◆ SELECTED EXCERPT
This is a short autobiographical account of when I was born, and for obvious reasons, it is built on things I have been told over the years and some details have been slightly fictionalised for narrative and entertainment purposes. It is as a result of a writing exercise I did earlier this week for the OU course I’m doing and the object of it was to write something that was true but had elements of fiction in a way that the reader wouldn’t notice the difference. Can you see where the truth has been embellished? Drop me a line and let me know.
I hope you enjoy reading it as much as I did writing it.
I was born in the middle of the hottest summer that had been so far recorded, before the “even hotter” summer that came 5 years later. But until then, the heat experienced that July was the worst that anyone could remember. I was so reluctant to join that heat that I stayed in there well into three weeks past my due date and because of that I missed the day my Dad nearly died.
My mum was in agony with practice contractions that morning and in the sweltering heat of the fierce summer she lay on her bed trying to find some coolness from somewhere. Clothes had long ceased tried to fit round her – and me – and she was reduced to wearing some of Dad’s pyjamas and a dressing gown that didn’t reach even to the sides of the middle, let alone covering much else. And then came the unmistakably “police” knock on the door, bearing the news that my Dad had had a motorbike accident and was in intensive care with head injuries.
Now this was 1971. Communications and transport were not what they were back then and Mum struggled to get to the hospital, all the while praying that I would not come that day and that Dad was still alive when she got there, yet at the same time wishing I had already been born so she could get there quicker and with more dignity.

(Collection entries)
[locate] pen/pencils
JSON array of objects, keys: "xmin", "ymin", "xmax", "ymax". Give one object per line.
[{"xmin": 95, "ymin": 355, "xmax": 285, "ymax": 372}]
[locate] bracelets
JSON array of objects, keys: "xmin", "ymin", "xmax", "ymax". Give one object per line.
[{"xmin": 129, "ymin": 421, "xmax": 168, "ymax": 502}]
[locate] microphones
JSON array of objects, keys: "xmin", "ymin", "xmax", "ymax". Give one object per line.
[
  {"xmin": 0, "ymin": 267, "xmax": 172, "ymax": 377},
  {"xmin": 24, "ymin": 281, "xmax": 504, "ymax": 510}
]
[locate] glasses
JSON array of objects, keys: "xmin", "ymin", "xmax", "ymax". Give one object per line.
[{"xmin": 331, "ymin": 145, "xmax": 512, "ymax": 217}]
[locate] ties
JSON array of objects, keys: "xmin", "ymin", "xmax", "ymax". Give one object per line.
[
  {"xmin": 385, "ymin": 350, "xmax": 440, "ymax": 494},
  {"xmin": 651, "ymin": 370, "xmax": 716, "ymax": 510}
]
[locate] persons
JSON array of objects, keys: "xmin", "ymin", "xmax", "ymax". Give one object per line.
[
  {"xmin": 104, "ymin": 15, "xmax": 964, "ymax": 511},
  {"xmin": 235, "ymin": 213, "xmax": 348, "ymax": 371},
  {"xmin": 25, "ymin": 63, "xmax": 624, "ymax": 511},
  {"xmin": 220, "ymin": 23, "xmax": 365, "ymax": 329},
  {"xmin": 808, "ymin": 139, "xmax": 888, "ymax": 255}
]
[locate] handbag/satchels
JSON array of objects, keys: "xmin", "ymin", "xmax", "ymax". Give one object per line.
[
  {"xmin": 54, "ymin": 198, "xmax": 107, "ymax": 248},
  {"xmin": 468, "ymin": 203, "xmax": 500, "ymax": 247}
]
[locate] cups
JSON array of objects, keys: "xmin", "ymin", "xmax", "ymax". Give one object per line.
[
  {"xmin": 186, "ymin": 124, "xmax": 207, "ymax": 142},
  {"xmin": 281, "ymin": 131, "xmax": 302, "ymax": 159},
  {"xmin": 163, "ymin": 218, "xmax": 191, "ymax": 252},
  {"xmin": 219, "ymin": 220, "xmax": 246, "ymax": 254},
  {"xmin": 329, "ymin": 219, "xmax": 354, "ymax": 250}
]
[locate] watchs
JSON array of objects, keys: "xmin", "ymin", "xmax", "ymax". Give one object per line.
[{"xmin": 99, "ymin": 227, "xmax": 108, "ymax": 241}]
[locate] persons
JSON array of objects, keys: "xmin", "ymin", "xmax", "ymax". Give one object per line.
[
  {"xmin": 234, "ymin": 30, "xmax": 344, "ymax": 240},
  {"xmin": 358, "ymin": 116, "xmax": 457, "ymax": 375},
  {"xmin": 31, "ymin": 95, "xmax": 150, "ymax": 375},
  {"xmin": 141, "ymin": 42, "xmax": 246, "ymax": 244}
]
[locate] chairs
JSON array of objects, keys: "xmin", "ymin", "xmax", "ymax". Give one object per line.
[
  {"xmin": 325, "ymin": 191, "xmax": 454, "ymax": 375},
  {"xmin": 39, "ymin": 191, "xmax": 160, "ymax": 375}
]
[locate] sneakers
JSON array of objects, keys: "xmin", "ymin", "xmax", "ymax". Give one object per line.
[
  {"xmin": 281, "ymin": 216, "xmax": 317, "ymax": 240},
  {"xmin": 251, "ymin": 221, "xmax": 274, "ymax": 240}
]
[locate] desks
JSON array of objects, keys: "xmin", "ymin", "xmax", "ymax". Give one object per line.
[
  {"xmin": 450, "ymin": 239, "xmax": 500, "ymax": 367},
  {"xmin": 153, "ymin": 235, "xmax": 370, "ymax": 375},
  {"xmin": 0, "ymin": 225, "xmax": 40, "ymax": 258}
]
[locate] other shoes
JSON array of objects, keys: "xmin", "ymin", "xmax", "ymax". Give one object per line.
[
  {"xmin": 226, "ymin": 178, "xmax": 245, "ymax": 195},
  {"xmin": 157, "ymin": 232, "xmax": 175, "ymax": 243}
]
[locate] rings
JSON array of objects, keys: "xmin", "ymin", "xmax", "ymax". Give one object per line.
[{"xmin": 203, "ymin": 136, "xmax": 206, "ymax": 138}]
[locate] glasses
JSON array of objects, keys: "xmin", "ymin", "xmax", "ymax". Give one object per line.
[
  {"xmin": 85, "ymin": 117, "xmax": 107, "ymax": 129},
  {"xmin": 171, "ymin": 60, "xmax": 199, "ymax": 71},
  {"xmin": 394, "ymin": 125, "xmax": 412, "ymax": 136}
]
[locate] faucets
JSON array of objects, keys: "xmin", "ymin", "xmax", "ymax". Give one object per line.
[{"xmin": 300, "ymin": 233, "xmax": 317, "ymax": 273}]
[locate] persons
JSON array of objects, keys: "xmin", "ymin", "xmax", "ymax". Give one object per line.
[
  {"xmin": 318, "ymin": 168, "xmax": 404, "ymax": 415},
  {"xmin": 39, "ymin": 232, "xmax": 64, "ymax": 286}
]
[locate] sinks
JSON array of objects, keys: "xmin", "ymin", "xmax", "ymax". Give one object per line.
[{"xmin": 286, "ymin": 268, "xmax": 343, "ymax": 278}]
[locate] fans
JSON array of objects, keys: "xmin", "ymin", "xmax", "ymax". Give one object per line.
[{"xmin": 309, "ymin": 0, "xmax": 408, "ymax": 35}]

◆ WHAT TO WORK ON
[A] Please reproduce word for word the part of the birth account starting with "I was born in" and going on through "Dad nearly died.".
[B] Answer these questions from the birth account:
(i) For what course was the writing exercise done?
(ii) What kind of accident did the Dad have?
(iii) What year does the account give?

◆ EXPECTED RESULTS
[A]
I was born in the middle of the hottest summer that had been so far recorded, before the “even hotter” summer that came 5 years later. But until then, the heat experienced that July was the worst that anyone could remember. I was so reluctant to join that heat that I stayed in there well into three weeks past my due date and because of that I missed the day my Dad nearly died.

[B]
(i) The OU course
(ii) A motorbike accident
(iii) 1971